Set task = For each statement about the forum thread below on pulling links with BeautifulSoup, answer yes or no and quote the words that settle it. 1. Using next_sibling gave the asker None. 2. The reply says the link belongs to the node right after the img. 3. The :has approach needs bs4 version 4.7.1 or newer.

Passage provided =
Reputation: 9538
I am trying to get the links from a webpage and I have succeeded to get the href of the image next to the needed links but when trying to use next_sibling
, I got None ..
Here's my try
import requests
from bs4 import BeautifulSoup
headers = {'User-Agent': 'Mozilla/5.0 (Windows NT 10.0; WOW64) AppleWebKit/537.36 (KHTML, like Gecko) Chrome/87.0.4280.141 Safari/537.36'}
response = requests.get('http://index-of.es/Python/', headers=headers)
soup = BeautifulSoup(response.text, 'lxml')
#print(soup.select('a img'))
for item in soup.select("a img"):
print(item.next_sibling)
The code works if I used print(item)
but when trying to catch the next sibling, it doesn't work for me
Any ideas.
Upvotes: 2
Views: 165
Reputation: 84465
You are walking the wrong way. The link is associated with the parent node of the img. I would also use a more selective css selector to get the right img nodes
for item in soup.select("[alt='[ ]']"):
print('http://index-of.es/Python/' + item.parent['href'])
Of course, if you don't care about the img
then use :has
(bs4 4.7.1+) to specify the parent a
has a child with particular alt
value:
print(['http://index-of.es/Python/' + i['href'] for i in soup.select("a:has([alt='[ ]'])")])
Upvotes: 1
Reputation: 9538
I have searched a lot till I could figure it out like that
for item in soup.select("a img"):
try:
if item.find_next('a')['href'][0] != '/':
print('http://index-of.es/Python/' + item.find_next('a')['href'])
except:
pass
Upvotes: 0

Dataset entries
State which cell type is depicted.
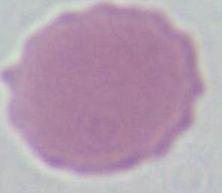
This is an erythrocyte.

Micrograph. 1000x magnification.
Assess this cell for malaria.
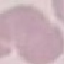
Uninfected.

stain = Giemsa
image type = automatically extracted cell patch, resized to 64 × 64 pixels
capture = smartphone camera at the microscope eyepiece
preparation = thin blood smear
Classify this cell by malaria status.
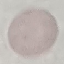

Uninfected.

Summary:
  - Stain: Giemsa
  - Preparation: thin blood smear
  - Image type: cell patch, automatically extracted from a larger field of view and resized to 64 × 64 pixels
  - Capture: smartphone through the microscope eyepiece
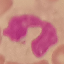
Malaria status: uninfected. Thin smear of blood. Automatically extracted cell patch, resized to 64 × 64 pixels. Giemsa stain. Photographed with a smartphone camera at the microscope eyepiece.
Comment on the morphology of the erythrocytes.
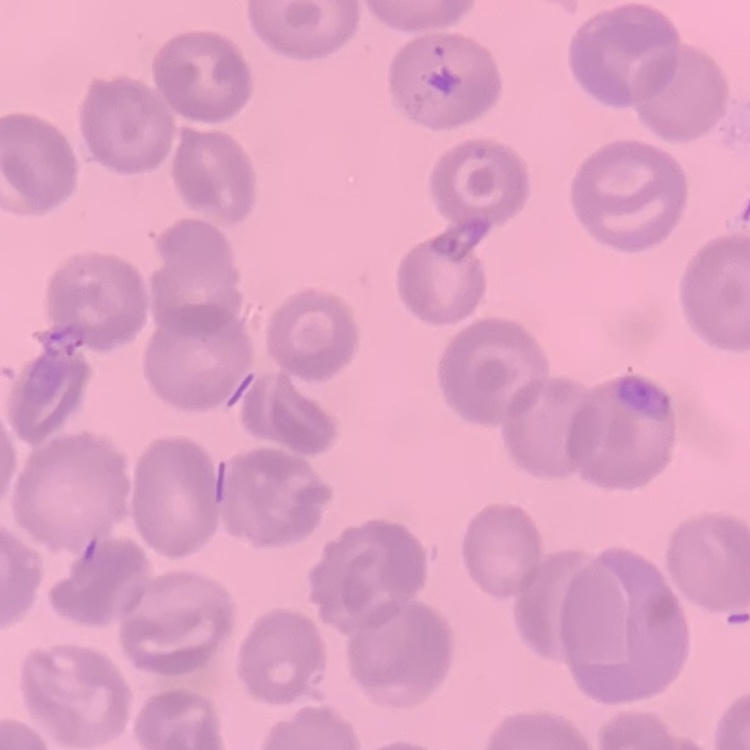

They show no rouleaux formation.

Square crop of a larger photomicrograph. Thin peripheral smear. Field's or Giemsa stain.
Comment on the morphology of the erythrocytes.
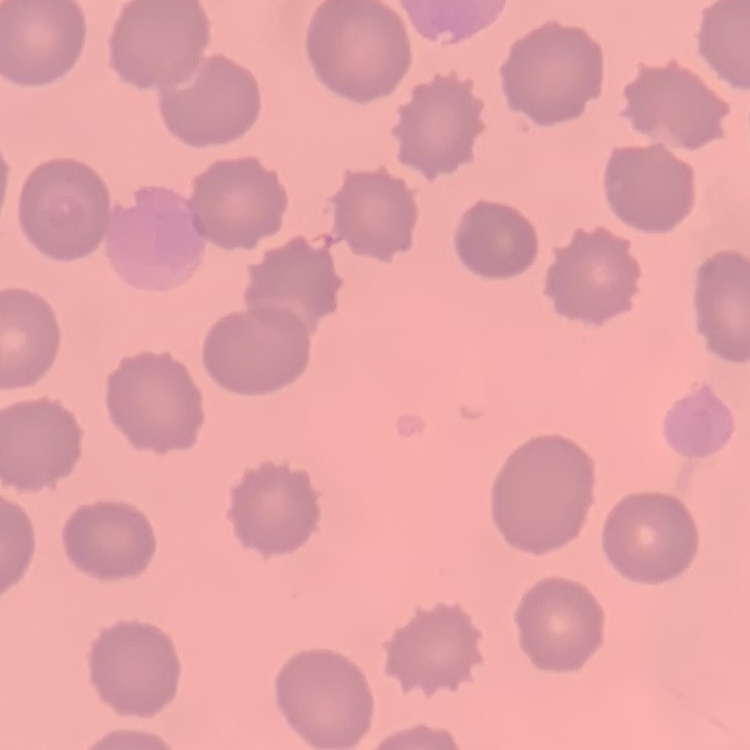

No rouleaux formation.

Summary:
  - Stain: Field's or Giemsa
  - Preparation: thin blood smear
  - Image type: one tile cut from a larger photomicrograph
State the blood parasite species.
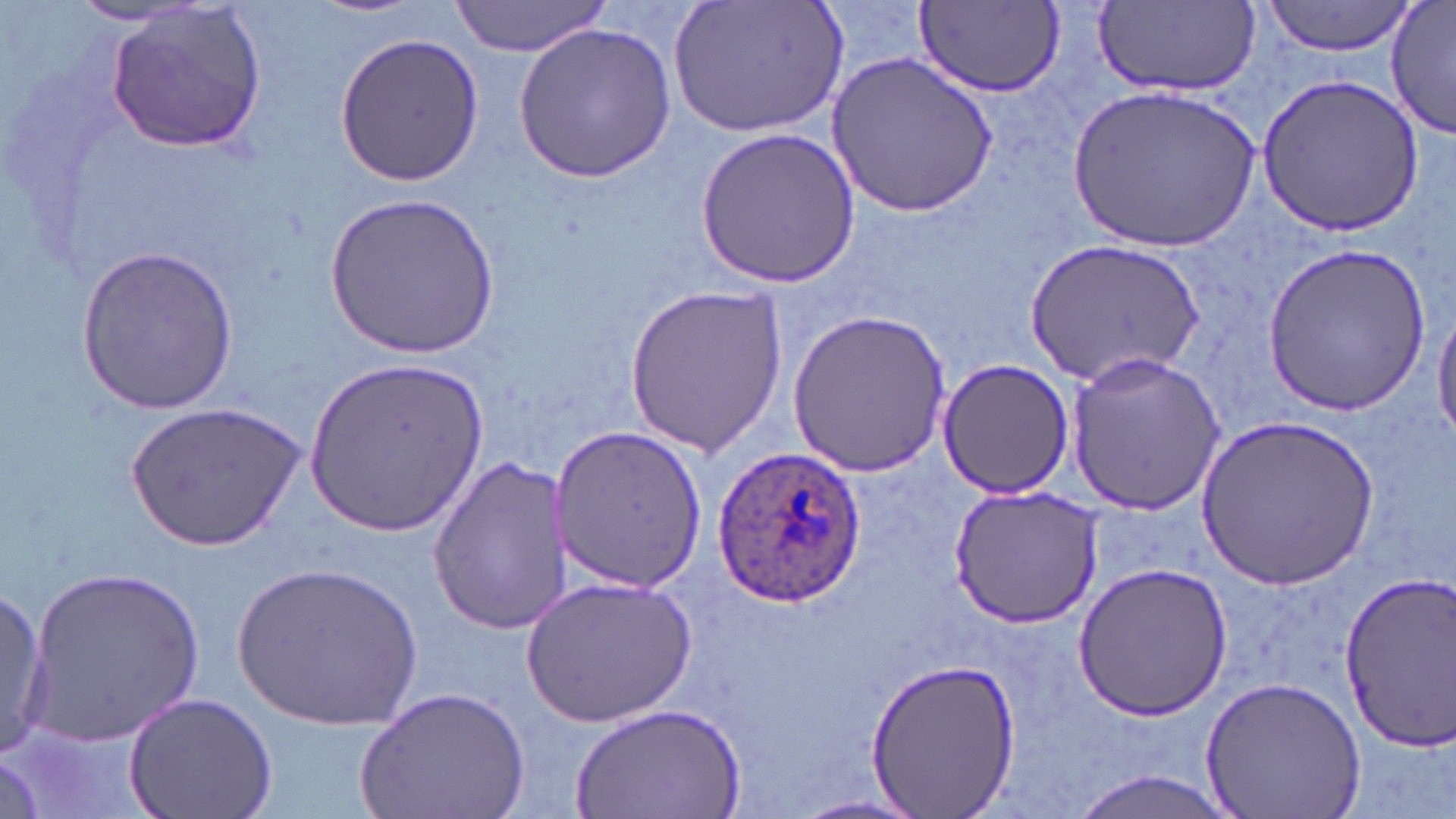
Plasmodium ovale.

Right answer =
1. Yes: "I got None"
2. No: "The link is associated with the parent node of the img."
3. Yes: "(bs4 4.7.1+) to specify the parent a"